Certainly, there were heroes who cast aside their own self-preservation
and risked it for others, but the mass of humanity ducked and
weaved and ran and dived to save themselves. That's why
over 25,000 people escaped harm that day. They didn't
wait to be led out by a guide--they bolted.
Ultimately, those who wait for the government to provide the
security for their lives wait for a "hand-out."
Similarly, those who expect the government to inject "vigilance"
into their lives will starve. Only by growing a
Vigilance Garden will the fruits of protection ripen for each
individual, each family.
What should
be planted?
First, the
soil in must be free of the weeds and rocks that choke new growth.

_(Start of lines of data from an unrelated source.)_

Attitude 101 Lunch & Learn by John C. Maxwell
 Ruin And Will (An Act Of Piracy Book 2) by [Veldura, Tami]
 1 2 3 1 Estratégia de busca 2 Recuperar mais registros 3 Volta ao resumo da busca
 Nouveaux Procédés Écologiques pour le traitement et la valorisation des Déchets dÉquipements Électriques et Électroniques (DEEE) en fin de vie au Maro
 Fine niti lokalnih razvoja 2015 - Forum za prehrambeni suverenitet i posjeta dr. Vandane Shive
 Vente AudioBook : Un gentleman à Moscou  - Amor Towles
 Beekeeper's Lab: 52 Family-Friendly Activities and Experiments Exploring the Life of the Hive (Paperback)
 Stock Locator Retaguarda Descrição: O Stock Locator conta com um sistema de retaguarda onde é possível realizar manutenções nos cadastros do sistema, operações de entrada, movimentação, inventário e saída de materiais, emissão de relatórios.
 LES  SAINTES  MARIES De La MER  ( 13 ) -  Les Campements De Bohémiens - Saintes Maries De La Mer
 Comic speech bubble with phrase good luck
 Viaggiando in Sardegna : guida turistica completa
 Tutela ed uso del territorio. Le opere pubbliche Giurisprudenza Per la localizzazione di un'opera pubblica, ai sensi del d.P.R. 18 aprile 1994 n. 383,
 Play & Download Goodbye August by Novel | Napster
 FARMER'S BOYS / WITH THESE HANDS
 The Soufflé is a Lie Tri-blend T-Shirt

A Vigilance Garden farmer will first extract the rocks of "fear."
Fear is the shadow of the unknown. It blocks out sunlight.
It stunts growth.
Terrorism isn't the
act of Terror that is its ultimate target, but the "fear"
it imposes on the survivors that they might suffer from it at
some time in the future. To rid the Vigilance Garden
of "fear" we address it for what it is--an enemy that
tried to shut out the sun. Whether it be the fear
of Terrorists, or the fear of not being liked enough, or pretty
enough, or smart enough--fear is only an acronym for False Evidence
Appearing Real. To remove it, we face its
falsity. We fight it with its opposite--Courage.
We muster the courage to stand up to our fears, looking them
in the face, and realizing that their only purpose is to delimit
us, to depreciate our right to happiness, to shrink our self
image.
Next, we hunt
for the weeds of Intimidation. Terrorism seeks to make
us cower and shrink away from our duty and responsibility to
stand up to it. "Oh, what can we do against
Terrorism," is an intimidation statement. It supposes
we are helpless, inept, unable to protect ourselves from Terrorism
of all forms and shapes.
The antidote
for Intimidation is Conviction. We take a vow--a
Pledge of Vigilance--to not bend to the winds of our fears.
We fight thoughts that suggest or imply we are "lesser
than" or "greater than" others, and confirm our
convictions we have the right and the gift of freedom to be
who want to be, and that no one, no critic of our personality
or looks or ethnicity or religious viewpoint, has the right
to demean, debase or threaten us. Conviction is
the knowledge in our hearts we are as worthy as the next individual,
and that no one can take that worthiness away--not a bin Laden
or a person who says: "Ah, you're ugly."
Or, "you don't deserve that...you're a nobody."
Finally, before
we can plant the seeds of Vigilance in our garden, there is
one remaining weed that must be pulled. It is Complacency.
This is the most insidious of all, for it presumes that someone
else is responsible for the protection of our home, our
neighborhood, our state, our nation. Complacency
is the disease of ignorance. It allows us to pass the
buck to another--to blame them for our problems, to issue them
complaints for our lack of education, our lack of money, our
lack of prosperity. "If only THEY had
done....if only THEY would listen....if only THEY
would act..."
"They"
is inaction. It is the weed that strangles our power to
act. To rip out the weed of Complacency we must assume
the responsibility to protect ourselves from ourselves.
We must rid the "They" from our thoughts. We
must take the action to assure our physical and emotional security,
just as we lock the door at night, or get up to go to the bathroom.
We cannot wait for things to happen.
To assure a ripe and productive
garden of Vigilance, we take action by becoming involved in
our own future, in our own destiny. We don't sit and wait.
We start by taking the
Pledge of Vigilance. We vow to fight fear with courage,
intimidation with conviction, and complacency with action.
Victory
Gardens were originally designed to grow the fruits of freedom.
Vigilance
Gardens will preserve and protect them from Terrorism's weeds.